Thread · Seba Knowledge Graph

Hillman Revises Jung on the Anima

Hillman Revises Jung on the Anima

Hillman’s Anima: An Anatomy of a Personified Notion (1985) stands as the most thorough revision of the anima concept from within the Jungian tradition. The revision has three interlocking moves.

First, Hillman dissolves the contrasexual reading. “It has become difficult to speak of the anima as inferior femininity since we are no longer certain just what we mean with ‘femininity,’ let alone ‘inferior’ femininity… A man’s ego may perform all [kinds of] ‘feminine’ styles in behavior without this indicating either ego-weakness or incipient ego-loss.” The anima is not the man’s opposite-sex complement; she is a psychic function that happens to personify feminine.

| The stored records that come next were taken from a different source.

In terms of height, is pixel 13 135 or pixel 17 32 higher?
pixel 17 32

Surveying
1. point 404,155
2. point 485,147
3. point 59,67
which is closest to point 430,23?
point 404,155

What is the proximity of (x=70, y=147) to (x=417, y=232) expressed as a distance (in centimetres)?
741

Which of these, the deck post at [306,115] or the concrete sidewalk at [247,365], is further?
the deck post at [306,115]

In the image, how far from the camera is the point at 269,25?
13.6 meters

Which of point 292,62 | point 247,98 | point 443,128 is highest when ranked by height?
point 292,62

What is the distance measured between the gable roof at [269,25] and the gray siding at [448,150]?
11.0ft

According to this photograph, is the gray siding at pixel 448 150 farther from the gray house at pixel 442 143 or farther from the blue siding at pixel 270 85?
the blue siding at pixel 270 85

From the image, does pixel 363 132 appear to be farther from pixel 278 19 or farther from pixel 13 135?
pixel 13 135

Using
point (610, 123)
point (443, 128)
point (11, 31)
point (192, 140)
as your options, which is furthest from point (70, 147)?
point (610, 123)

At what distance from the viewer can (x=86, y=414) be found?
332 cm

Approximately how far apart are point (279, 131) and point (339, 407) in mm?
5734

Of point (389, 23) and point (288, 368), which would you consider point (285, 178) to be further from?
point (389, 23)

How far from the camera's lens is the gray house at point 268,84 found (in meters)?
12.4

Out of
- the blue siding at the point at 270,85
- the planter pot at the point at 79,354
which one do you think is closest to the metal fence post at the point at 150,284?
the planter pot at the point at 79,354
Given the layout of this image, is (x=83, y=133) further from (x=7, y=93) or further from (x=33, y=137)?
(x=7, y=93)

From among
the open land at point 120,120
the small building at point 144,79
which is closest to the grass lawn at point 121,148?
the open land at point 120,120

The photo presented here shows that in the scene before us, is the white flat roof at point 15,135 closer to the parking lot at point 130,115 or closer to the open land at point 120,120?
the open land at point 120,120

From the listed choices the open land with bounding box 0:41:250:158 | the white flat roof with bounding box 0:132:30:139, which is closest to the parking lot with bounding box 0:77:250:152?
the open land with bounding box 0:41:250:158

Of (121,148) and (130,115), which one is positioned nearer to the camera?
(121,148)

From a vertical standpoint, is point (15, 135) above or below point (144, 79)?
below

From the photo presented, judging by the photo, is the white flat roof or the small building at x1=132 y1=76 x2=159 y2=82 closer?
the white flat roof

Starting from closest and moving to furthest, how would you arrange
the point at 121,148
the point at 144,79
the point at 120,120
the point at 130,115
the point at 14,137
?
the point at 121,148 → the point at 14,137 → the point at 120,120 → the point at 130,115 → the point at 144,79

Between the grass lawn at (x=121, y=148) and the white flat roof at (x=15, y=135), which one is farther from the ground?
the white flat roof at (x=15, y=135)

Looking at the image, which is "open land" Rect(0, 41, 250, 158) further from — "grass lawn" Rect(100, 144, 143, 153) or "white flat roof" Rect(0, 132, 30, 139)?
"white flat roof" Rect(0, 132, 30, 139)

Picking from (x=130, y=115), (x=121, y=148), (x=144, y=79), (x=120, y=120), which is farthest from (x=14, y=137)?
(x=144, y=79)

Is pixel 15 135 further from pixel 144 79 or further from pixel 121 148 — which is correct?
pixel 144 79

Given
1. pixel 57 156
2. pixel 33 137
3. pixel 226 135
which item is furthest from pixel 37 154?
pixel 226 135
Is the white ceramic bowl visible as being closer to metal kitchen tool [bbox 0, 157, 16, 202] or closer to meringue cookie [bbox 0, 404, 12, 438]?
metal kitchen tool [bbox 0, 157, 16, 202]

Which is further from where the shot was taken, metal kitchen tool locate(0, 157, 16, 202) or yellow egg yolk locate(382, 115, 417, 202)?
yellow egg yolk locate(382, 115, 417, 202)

Second, Hillman elevates her from complex-among-complexes to archetype of psyche itself. Jung’s own late formulations point this way — “the anima is the archetype of life itself” (CW 9i, §66); she “personifies the collective unconscious” (CW 10, §714) — and Hillman reads these as warrant: personifying is her work, and personifying is the soul’s native mode. “Our sense of personality, attachment to persons, beliefs in personal immortality, and our cult of personal relationships and development — all rest upon personifying, which in turn is an effect of the anima archetype.”

Third, Hillman redefines loss and integration. “Loss of anima means both the loss of internal animation and external animism.” Integration is not assimilation but restoration of the image in our sight. The Lineage records this as a productive contradiction rather than a resolved one: Jung’s anima remains contrasexual in Aion; Hillman’s anima is esse in anima as such. Both hold.